» **STATED EXERCISE 1**: In the film review, which actress played the "female Billy Hayes" in the TV movie DARK HOLIDAY?
» **STATED EXERCISE 2**: Reproduce the film review word for word, starting with "Main credited actors" and going on through "not second bananas.".
» **STATED EXERCISE 3**: Decide whether each statement agrees with the film review, answering yes or no and quoting the deciding words: (a) Lee Remick's character in DARK HOLIDAY is framed. (b) The real-life Billy Hayes was the same as the one in the movie. (c) The film shows Billy preparing the hash at the airport.

» **TEXT SHOWN**:
Main credited actors playing the Turks were Zanninos Zanninou, Michael Yannatos, Vic Tablian, and Kevork Malikyan .... playing the Prosecutor, whose Turkish was the only one in the whole film that was comprehensible. Kevork would go on to play an Armenian in the ONLY American/Western Film or TV venture I have ever seen that put the Turks in a good light (besides THE WHITE WARRIOR, above), where the Turks were not second bananas.

The real-life Billy Hayes was different than the one in the movie; immediately after his "escape," he was on television stating (paraphrased), “I like the Turks, it’s their prisons I can’t stand.” In contrast to the big courtroom outburst scene, where the three really ugly actors selected to play the judges hung their heads in shame, Billy was "nobly" resigned to his fate, in the book. The interesting thing about the cinema’s version of Billy Hayes was that we are shown at the film’s beginning how much he knows what a crime he is committing (at the airport) as he breaks into a cold sweat preparing the hash that he tapes around his torso. (If I’m not mistaken, the soundtrack had the now-clichéd, anxiety-producing “heartbeat” effect). So, unlike the “female Billy Hayes,” played by Lee Remick, in the TV-movie DARK HOLIDAY (one entry below, where she gets framed), Billy goes into his criminal act with eyes wide open…and yet, we’re supposed to feel sorry for him. He gets caught doing the wrong thing, faces the unpleasant consequences, and refuses to take the responsibility for something that would have never happened had he not broken the law… instead, he whines about being the poor, helpless victim, and finds meaningless excuses... HEY! Just like the Armenians.

» **STORED DATA**:
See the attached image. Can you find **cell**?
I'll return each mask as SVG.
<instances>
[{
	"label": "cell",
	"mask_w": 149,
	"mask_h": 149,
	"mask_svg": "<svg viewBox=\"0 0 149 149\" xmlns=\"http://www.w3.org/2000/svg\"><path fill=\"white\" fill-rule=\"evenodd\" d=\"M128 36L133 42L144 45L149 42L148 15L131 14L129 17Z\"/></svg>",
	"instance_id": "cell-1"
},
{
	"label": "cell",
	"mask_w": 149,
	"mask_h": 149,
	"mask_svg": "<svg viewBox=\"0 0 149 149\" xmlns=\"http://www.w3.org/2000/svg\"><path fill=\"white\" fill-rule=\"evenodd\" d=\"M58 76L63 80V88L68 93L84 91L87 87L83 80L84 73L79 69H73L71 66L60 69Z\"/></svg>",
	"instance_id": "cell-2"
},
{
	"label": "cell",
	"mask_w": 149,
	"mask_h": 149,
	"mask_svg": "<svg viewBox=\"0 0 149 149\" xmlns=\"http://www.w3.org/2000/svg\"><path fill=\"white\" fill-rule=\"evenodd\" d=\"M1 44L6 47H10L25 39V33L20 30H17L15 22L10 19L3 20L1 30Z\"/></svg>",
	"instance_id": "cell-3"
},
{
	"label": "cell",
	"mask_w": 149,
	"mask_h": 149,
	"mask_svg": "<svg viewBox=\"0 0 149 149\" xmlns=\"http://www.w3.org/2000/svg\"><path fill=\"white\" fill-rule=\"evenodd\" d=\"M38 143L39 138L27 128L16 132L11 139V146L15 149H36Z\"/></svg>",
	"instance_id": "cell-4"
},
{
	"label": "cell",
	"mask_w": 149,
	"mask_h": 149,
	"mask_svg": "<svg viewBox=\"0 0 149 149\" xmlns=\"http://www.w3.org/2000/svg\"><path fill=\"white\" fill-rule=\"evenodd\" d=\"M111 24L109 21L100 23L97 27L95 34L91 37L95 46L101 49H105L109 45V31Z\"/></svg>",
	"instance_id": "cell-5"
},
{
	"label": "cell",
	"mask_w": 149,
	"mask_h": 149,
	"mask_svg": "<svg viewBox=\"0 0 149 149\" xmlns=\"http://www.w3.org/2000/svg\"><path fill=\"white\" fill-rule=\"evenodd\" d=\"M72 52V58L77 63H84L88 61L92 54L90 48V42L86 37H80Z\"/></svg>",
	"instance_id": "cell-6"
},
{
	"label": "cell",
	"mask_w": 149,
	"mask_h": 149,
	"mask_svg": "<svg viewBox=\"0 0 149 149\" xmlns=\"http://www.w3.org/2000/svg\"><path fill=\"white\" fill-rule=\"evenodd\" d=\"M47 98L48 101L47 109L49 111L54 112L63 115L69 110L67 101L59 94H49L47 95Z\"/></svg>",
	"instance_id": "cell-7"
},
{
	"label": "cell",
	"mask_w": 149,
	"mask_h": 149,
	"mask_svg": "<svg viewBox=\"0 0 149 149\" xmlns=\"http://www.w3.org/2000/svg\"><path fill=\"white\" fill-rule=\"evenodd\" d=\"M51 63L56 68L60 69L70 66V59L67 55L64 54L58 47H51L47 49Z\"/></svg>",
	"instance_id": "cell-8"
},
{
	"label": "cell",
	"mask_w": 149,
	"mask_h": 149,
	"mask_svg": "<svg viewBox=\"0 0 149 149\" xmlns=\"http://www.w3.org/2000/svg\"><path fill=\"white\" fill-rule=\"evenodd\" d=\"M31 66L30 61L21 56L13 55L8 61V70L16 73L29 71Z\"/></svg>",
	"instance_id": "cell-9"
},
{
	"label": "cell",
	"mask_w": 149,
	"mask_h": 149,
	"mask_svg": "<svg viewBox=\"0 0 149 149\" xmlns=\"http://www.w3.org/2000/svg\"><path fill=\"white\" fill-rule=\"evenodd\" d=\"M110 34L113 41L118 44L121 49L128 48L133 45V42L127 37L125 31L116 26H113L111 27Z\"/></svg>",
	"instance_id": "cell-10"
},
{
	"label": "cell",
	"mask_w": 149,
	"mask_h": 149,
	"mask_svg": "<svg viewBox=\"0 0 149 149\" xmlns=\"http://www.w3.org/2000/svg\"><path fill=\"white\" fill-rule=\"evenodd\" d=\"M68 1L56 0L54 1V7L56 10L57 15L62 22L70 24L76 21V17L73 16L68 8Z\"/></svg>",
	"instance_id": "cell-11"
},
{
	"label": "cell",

» **CORRECT OUTPUT 1**: Lee Remick

» **CORRECT OUTPUT 2**:
Main credited actors playing the Turks were Zanninos Zanninou, Michael Yannatos, Vic Tablian, and Kevork Malikyan .... playing the Prosecutor, whose Turkish was the only one in the whole film that was comprehensible. Kevork would go on to play an Armenian in the ONLY American/Western Film or TV venture I have ever seen that put the Turks in a good light (besides THE WHITE WARRIOR, above), where the Turks were not second bananas.

» **CORRECT OUTPUT 3**:
(a) Yes: "where she gets framed"
(b) No: "The real-life Billy Hayes was different than the one in the movie"
(c) Yes: "as he breaks into a cold sweat preparing the hash that he tapes around his torso"